Vous vous dites peut-être que les céréales complètes ne sont pas si mauvaises que ça. Il est vrai qu’à choisir entre un croissant à la farine de blé blanche consciencieusement passée à la javel et la tranche de pain complet, c’est le jour et la nuit. Cela dit, même les céréales complètes sont riches en acide phytique, qui à la mauvaise habitude de se lier aux minéraux dans notre intestin  les empêchant ainsi d’être assimilés. Une consommation d’acide phytique trop importante à été mise en relation avec la généralisation des caries sur les jeunes enfants qui pourtant “se brossent les dents tous les jours et ne mangent jamais de bonbons!”. 

Réduire la part des céréales dans l’alimentation de votre enfant est une bonne chose à faire, à condition bien-sûr de les remplacer par d’autres aliments riches en nutriments (fruits, légumes, oléagineux, algues etc.). Cela peut commencer dès le matin!

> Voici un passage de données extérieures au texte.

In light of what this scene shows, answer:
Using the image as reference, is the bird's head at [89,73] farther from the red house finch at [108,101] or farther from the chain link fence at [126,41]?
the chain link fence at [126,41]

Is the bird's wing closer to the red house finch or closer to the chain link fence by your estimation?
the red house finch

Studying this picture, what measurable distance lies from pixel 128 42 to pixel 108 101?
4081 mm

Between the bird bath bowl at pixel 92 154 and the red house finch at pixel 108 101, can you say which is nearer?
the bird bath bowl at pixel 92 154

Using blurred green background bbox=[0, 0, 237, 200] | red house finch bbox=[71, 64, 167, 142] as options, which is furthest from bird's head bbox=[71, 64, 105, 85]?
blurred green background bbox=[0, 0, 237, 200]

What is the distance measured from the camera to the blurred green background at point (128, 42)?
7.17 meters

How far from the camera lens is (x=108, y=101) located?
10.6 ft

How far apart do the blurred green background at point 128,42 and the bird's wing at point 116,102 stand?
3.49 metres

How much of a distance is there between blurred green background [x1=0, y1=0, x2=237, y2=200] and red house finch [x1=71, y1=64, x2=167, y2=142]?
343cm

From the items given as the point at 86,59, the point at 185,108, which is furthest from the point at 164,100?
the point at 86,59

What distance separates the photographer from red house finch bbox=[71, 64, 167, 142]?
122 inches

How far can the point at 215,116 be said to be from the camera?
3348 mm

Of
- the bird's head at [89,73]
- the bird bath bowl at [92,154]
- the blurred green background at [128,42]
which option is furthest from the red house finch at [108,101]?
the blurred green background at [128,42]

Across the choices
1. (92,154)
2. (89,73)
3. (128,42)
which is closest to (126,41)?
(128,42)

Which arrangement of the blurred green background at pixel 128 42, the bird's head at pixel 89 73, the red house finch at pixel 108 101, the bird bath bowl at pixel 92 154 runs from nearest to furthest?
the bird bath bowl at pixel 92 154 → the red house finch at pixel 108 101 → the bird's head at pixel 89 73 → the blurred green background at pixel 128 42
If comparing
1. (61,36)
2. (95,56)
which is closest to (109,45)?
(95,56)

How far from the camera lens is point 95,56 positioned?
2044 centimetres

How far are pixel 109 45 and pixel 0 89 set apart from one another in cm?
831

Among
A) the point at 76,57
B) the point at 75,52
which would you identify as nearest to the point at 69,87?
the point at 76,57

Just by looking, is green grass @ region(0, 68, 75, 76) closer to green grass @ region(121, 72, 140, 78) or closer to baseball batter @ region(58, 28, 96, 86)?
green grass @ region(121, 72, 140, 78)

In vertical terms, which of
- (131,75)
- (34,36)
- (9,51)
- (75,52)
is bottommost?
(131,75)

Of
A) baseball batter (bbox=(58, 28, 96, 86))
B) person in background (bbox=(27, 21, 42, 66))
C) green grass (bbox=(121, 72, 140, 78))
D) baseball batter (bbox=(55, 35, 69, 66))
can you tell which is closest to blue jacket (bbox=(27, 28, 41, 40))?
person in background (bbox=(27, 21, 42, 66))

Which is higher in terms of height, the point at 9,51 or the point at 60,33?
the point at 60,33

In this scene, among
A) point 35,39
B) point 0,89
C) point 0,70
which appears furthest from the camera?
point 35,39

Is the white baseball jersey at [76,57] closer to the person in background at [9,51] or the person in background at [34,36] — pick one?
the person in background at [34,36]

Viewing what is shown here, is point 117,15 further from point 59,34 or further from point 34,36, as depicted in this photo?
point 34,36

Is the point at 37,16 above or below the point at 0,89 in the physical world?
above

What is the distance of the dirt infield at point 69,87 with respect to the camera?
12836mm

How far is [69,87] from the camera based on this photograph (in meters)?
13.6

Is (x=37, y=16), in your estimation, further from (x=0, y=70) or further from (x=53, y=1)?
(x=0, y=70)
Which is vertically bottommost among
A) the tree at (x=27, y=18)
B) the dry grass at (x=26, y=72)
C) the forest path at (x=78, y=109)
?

Miel pops, frosties, choco pops et smacks pour un petit déjeuner catastrophique 

Les grains utilisés dans les céréales pour enfants ont été raffinés et sont passées par un processus d’extrusion afin de leur donner l’aspect recherché. Au final, la graine à été tellement manipulée qu’elle n’a plus aucune valeur nutritive. L’enfant se remplit le ventre de cette “fausse nourriture” et n’en tire aucun bénéfice. 

En plus d’apporter une ration céréalière supplémentaire à l’enfant, la plupart des céréales achetées au supermarché (blé, maïs et soja) contiennent des OGM reconnus pour affaiblir le système immunitaire (et bousiller notre planète par la même occasion).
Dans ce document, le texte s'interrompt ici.